Notre appartement donne sur une artère très passante, il y a donc toujours des piétons qui marchent au pied de l'immeuble. Ce matin, à 7 heures, je me lève, encore toute endormie. Je porte un ensemble short - caraco en soie crême, tout simple, sans même un centimètre carré de dentelle. Je vais à la fenêtre et ouvre les volets. Machinalement, je jette un oeil en bas. A ce moment, un homme me regarde avec un grand sourire et me siffle tout en faisant un geste appréciateur de la main.
Voilà un homme heureux pour la journée !!!! Espérons qu'il ne ramène pas ses copains demain matin ... Qui sait, j'aurais peut-être droit à la sérénade ?
09:36 Lien permanent | Commentaires (10) | Envoyer cette note | Tags : blabla de fille, journal intime
09.05.2008
Rectificatif !
Pascal Sevran est mort !
Herbert Léonard toujours pas.
Pascal Sevran n'est pas mort, Herbert Léonard non plus.
Il y a quelques jours, Elkkabach sur les ondes d'Europe N°1, relayé par Ruquier en direct sur France 2, annonçait la mort de Pascal Sevran alors que celui-ci était encore en vie. Mais qu'a-t-il bien pu se passer dans la tête d'Elkkabach pour balancer sur les ondes une telle info sans l'avoir au préalable vérifiée ?
Vraisemblablement, il n'a pas pensé aux nombreux fans de Sevran (je n'en suis pas !!!!) qui se sont écroulés à l'annonce du décès, avant de comprendre que, non, le pauvre homme n'était finalement pas mort.
Chez nous, il s'est passé un peu la même chose avec Herbert Léonard, le chanteur de "Pour le plaisir". Vous vous souvenez certainement de ce chanteur pour les Josiane et autres Jocelyne en mal d'amour ! (accessoirement, c'est aussi le plus grand spécialiste des avions russes de la Seconde Guerre Mondiale, avec, à son actif, une multitude d'ouvrages hyper pointus sur le sujet) Attention, je précise que je ne suis pas une admiratrice d'Herbert Léonard, mais je dois avouer que je ne peux pas m'empêcher de m'amuser à chaque fois que j'entends cette chanson et de la chanter à tue-tête. Bon, passons, le propos n'est pas là.

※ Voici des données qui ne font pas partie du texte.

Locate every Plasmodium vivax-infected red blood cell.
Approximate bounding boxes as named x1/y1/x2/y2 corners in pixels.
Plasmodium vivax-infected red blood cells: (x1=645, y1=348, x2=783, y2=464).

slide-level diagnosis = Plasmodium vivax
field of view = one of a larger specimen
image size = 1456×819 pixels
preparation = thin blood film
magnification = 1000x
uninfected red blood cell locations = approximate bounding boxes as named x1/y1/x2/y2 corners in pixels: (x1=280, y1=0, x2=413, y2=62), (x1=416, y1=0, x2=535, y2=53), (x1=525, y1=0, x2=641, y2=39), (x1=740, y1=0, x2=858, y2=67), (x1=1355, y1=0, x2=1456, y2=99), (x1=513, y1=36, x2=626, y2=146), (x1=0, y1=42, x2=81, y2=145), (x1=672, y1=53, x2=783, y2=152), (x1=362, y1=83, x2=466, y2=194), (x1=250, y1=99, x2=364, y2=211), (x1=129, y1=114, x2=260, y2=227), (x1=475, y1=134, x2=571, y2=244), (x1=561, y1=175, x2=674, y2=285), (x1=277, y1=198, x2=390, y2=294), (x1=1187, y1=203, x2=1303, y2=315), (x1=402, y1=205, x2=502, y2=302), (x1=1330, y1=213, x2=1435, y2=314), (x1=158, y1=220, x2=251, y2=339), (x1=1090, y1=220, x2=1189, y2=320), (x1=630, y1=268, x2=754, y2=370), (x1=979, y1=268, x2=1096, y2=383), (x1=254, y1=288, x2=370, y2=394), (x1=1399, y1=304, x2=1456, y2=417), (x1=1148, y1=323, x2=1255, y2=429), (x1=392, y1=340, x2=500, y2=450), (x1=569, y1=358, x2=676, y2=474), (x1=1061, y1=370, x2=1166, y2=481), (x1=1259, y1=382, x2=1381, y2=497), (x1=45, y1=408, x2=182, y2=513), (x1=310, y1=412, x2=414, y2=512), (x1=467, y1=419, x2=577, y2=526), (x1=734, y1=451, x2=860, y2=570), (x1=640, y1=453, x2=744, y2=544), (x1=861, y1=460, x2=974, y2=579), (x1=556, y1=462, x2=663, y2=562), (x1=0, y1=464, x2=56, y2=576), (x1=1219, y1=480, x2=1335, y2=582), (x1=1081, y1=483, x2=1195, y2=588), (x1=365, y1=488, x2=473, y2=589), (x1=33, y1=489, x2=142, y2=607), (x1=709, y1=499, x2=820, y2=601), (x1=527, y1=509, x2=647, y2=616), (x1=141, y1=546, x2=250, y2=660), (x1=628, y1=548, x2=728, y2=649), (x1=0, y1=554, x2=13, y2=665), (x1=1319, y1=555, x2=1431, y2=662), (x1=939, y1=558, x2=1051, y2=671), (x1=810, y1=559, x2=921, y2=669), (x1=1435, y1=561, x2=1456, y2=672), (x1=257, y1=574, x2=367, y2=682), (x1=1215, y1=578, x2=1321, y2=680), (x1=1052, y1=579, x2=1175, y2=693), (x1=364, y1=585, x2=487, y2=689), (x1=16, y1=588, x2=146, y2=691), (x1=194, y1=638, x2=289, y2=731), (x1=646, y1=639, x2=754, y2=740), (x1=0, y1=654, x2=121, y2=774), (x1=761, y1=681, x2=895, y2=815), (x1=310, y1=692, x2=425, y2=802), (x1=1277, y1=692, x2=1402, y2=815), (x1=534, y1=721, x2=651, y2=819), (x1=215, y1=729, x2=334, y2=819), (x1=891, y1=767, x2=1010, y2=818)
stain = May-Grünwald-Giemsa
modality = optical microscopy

Il y a quelques années de cela, Alex était persuadé, allez savoir pourquoi, qu'Herbert Léonard était mort. J'avais beau lui certifier que, "non, Herbert n'est pas mort ! ", il me répondait toujours : "mais si, je te dis qu'il est mort !" Or, un jour en allumant la télévision, nous découvrîmes parmi les invités d'une émission de variété, Herbert Léonard, qui apparemment était bien vivant. "Oh, la vache, regarde Louise, Herbert Léonard est vivant. Incroyable ! "

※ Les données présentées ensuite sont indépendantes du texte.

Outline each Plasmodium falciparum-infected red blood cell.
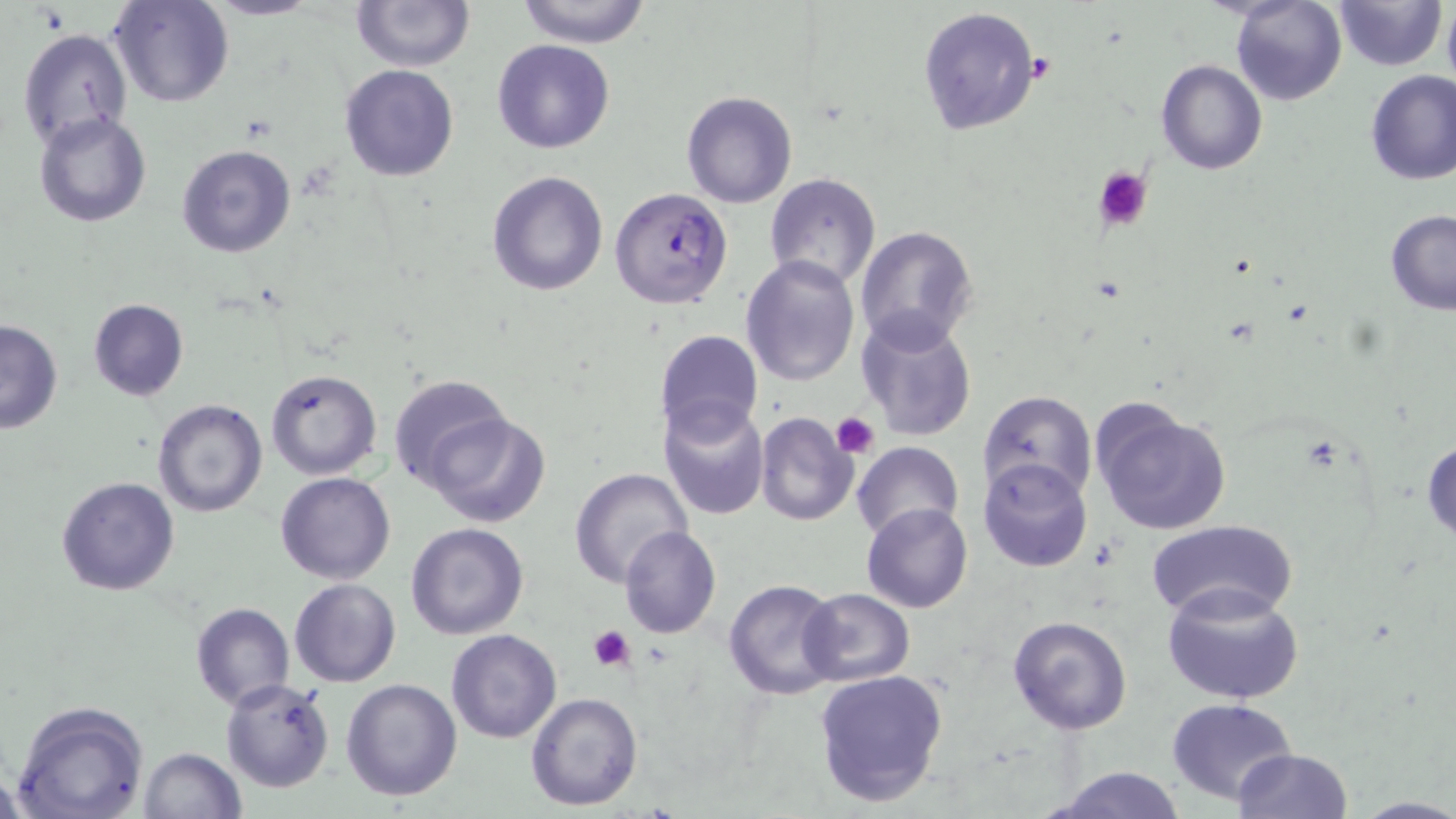
Approximate bounding boxes as [x1, y1, x2, y2] in pixels.
Plasmodium falciparum-infected red blood cells: [610, 187, 733, 309].

{
  "slide_level_diagnosis": "Plasmodium falciparum",
  "preparation": "thin blood smear",
  "modality": "light microscopy",
  "platelet_locations": "approximate bounding boxes as [x1, y1, x2, y2] in pixels: [1093, 166, 1153, 232], [832, 412, 880, 459], [588, 625, 637, 671]",
  "magnification": "1000x",
  "image_size": "1456×819 pixels",
  "uninfected_red_blood_cell_locations": "approximate bounding boxes as [x1, y1, x2, y2] in pixels: [109, 0, 235, 108], [203, 0, 320, 21], [352, 0, 474, 71], [516, 0, 652, 46], [1230, 0, 1346, 105], [1334, 1, 1445, 72], [918, 6, 1039, 137], [1442, 6, 1456, 88], [16, 26, 133, 150], [492, 39, 615, 153], [1157, 59, 1267, 175], [340, 63, 460, 182], [1364, 69, 1456, 185], [681, 91, 797, 208], [33, 110, 154, 228], [177, 144, 298, 259], [486, 169, 609, 296], [764, 173, 881, 290], [1384, 211, 1456, 314], [855, 225, 978, 350], [740, 256, 861, 386], [87, 298, 189, 401], [855, 310, 978, 443], [0, 320, 63, 434], [654, 328, 764, 442], [265, 369, 381, 479], [387, 373, 511, 492], [979, 391, 1096, 503], [151, 399, 269, 518], [658, 401, 771, 522], [1088, 401, 1233, 537], [755, 412, 859, 527], [427, 413, 551, 527], [1423, 435, 1456, 547], [851, 441, 963, 544], [977, 458, 1093, 572], [568, 467, 693, 585], [277, 472, 396, 585], [56, 476, 180, 595], [862, 503, 973, 614], [1147, 519, 1297, 622], [405, 522, 529, 639], [618, 525, 721, 639], [289, 578, 400, 687], [722, 579, 842, 700], [1161, 583, 1305, 706], [798, 588, 916, 688], [189, 601, 295, 711], [1007, 615, 1132, 734], [447, 629, 562, 743], [812, 668, 951, 810], [220, 678, 336, 794], [340, 678, 464, 801], [525, 691, 644, 811], [1166, 697, 1298, 803], [10, 701, 151, 819], [138, 748, 247, 819], [1232, 748, 1352, 818], [1046, 766, 1190, 819], [1353, 797, 1456, 818]",
  "stain": "May-Grünwald-Giemsa",
  "field_of_view": "single"
}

- Alex, cela fait des années que je te dis qu'il est vivant.
- Mais, j'étais sûr qu'il était mort, j'en aurais mis ma main à couper ! C'est fou, il est vivant.
Et voilà que nous nous mettons à rire comme des fous, les larmes coulant sur nos visages tellement nous étions morts de rire : "Herbert Léonard n'était donc pas mort !"

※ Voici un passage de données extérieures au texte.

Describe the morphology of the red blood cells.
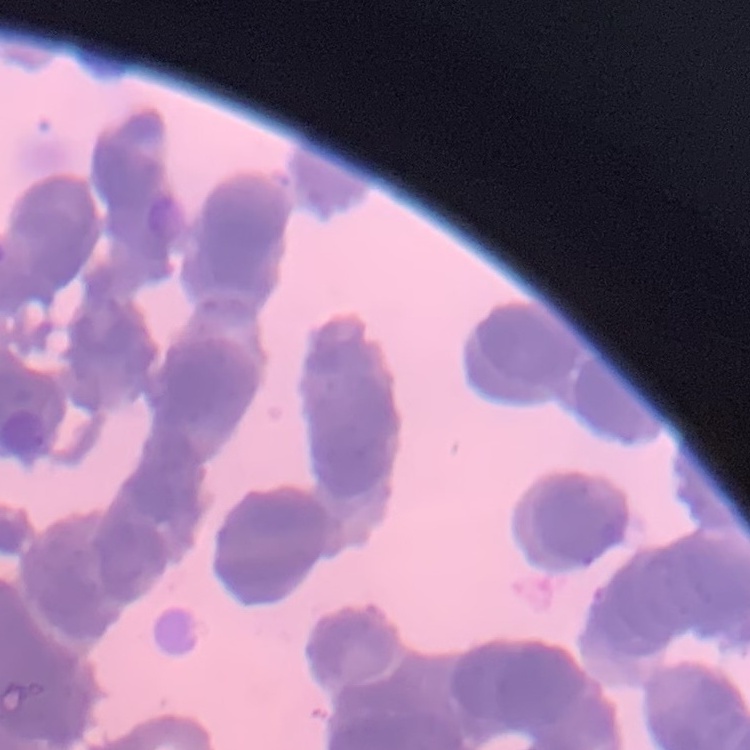
Rouleaux formation.

Summary:
  - Image type: one tile cut from a larger photomicrograph
  - Preparation: thin blood film
  - Stain: Field's or GiemsaDescribe the morphology of the red blood cells.
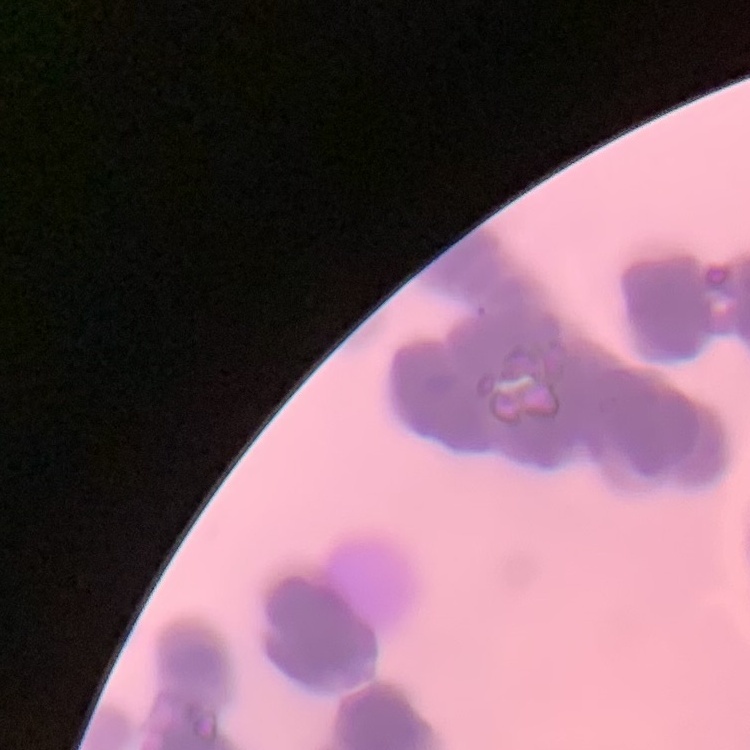

They show rouleaux formation.

{
  "stain": "Field's or Giemsa",
  "preparation": "thin peripheral smear",
  "image_type": "one tile cut from a larger photomicrograph"
}Locate every blood parasite and identify its species.
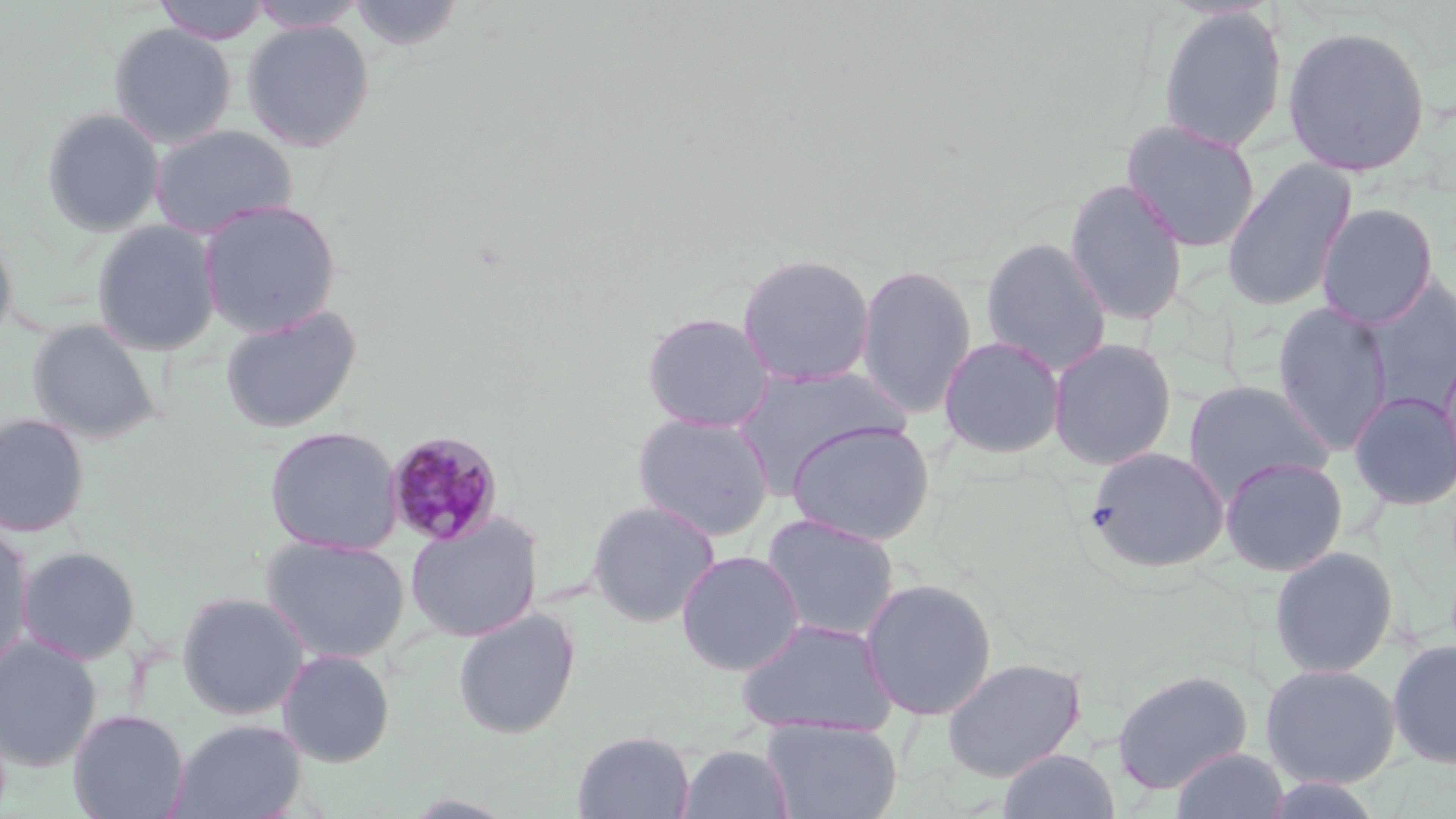
Approximate bounding boxes as named x1/y1/x2/y2 corners in pixels.
Plasmodium malariae-infected red blood cells: (x1=384, y1=431, x2=504, y2=546).
No Plasmodium falciparum, Plasmodium ovale, Plasmodium vivax, Babesia divergens, or Trypanosoma brucei observed.

Uninfected red blood cell locations: (x1=154, y1=0, x2=272, y2=43), (x1=246, y1=0, x2=368, y2=33), (x1=346, y1=0, x2=467, y2=52), (x1=1157, y1=5, x2=1289, y2=154), (x1=242, y1=19, x2=376, y2=152), (x1=108, y1=23, x2=237, y2=148), (x1=1281, y1=24, x2=1432, y2=178), (x1=41, y1=107, x2=164, y2=236), (x1=1121, y1=119, x2=1261, y2=252), (x1=150, y1=124, x2=299, y2=238), (x1=1221, y1=158, x2=1357, y2=313), (x1=1063, y1=177, x2=1189, y2=326), (x1=198, y1=199, x2=342, y2=338), (x1=1316, y1=203, x2=1439, y2=329), (x1=91, y1=220, x2=222, y2=356), (x1=0, y1=228, x2=17, y2=347), (x1=980, y1=237, x2=1112, y2=374), (x1=736, y1=252, x2=876, y2=387), (x1=855, y1=263, x2=977, y2=418), (x1=1360, y1=274, x2=1456, y2=417), (x1=1271, y1=301, x2=1393, y2=455), (x1=219, y1=303, x2=362, y2=435), (x1=641, y1=311, x2=776, y2=433), (x1=26, y1=318, x2=163, y2=444), (x1=938, y1=336, x2=1066, y2=458), (x1=1047, y1=337, x2=1178, y2=470), (x1=1437, y1=344, x2=1456, y2=497), (x1=729, y1=366, x2=910, y2=494), (x1=1182, y1=380, x2=1334, y2=500), (x1=1349, y1=390, x2=1456, y2=511), (x1=633, y1=412, x2=775, y2=542), (x1=0, y1=413, x2=90, y2=537), (x1=786, y1=419, x2=935, y2=546), (x1=263, y1=426, x2=404, y2=555), (x1=1085, y1=447, x2=1230, y2=574), (x1=1219, y1=456, x2=1348, y2=576), (x1=586, y1=499, x2=721, y2=628), (x1=404, y1=513, x2=544, y2=642), (x1=761, y1=513, x2=900, y2=642), (x1=0, y1=522, x2=34, y2=673), (x1=261, y1=536, x2=410, y2=664), (x1=16, y1=546, x2=141, y2=665), (x1=1269, y1=546, x2=1399, y2=678), (x1=675, y1=549, x2=805, y2=676), (x1=859, y1=578, x2=998, y2=720), (x1=177, y1=591, x2=310, y2=720), (x1=452, y1=608, x2=581, y2=739), (x1=735, y1=617, x2=897, y2=736), (x1=0, y1=635, x2=102, y2=772), (x1=1387, y1=639, x2=1456, y2=769), (x1=278, y1=649, x2=395, y2=767), (x1=941, y1=657, x2=1086, y2=781), (x1=1259, y1=662, x2=1401, y2=789), (x1=1111, y1=668, x2=1253, y2=795), (x1=67, y1=708, x2=190, y2=819), (x1=171, y1=719, x2=307, y2=819), (x1=762, y1=719, x2=902, y2=819), (x1=572, y1=730, x2=695, y2=818), (x1=678, y1=744, x2=794, y2=819), (x1=997, y1=748, x2=1121, y2=819), (x1=1170, y1=748, x2=1290, y2=819), (x1=1258, y1=774, x2=1385, y2=818). Slide-level diagnosis: Plasmodium malariae. May-Grünwald-Giemsa-stained preparation. Light microscopy. Captured at 1000x magnification. Thin blood smear. Single field of view. Image is 1456×819 pixels.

Depuis, à chaque fois qu'on annonce la mort d'un acteur ou d'un chanteur, on se bidonne : "et moi qui croyais qu'il était mort ! "
- mais non, c'est pas lui qui est mort c'est untel.
- Tu crois que c'est untel ? Tu es sûr ? Ce n'est pas machin ?
Et à la fin, on ne sait plus du tout qui est mort ou vivant. Mais qu'est-ce-qu'on rit.
Bon, je sais, ce n'est pas drôle.
07:00 Lien permanent | Commentaires (13) | Envoyer cette note | Tags : pascal sevran, herbert léonard, pour le plaisir
07.05.2008
Dur, dur d'être une Maman.
Si je ne suis pas très présente sur la blogosphère, il y a deux raisons à cela. La première est la météo très clémente : je suis donc par monts et par vaux. Un blog, c'est bien en hiver quand il pleut ... La deuxième est un petit souci : les soucis bloquent totalement l'inspiration et ne donnent pas non plus l'envie d'aller voir chez les autres ce qui s'y passe.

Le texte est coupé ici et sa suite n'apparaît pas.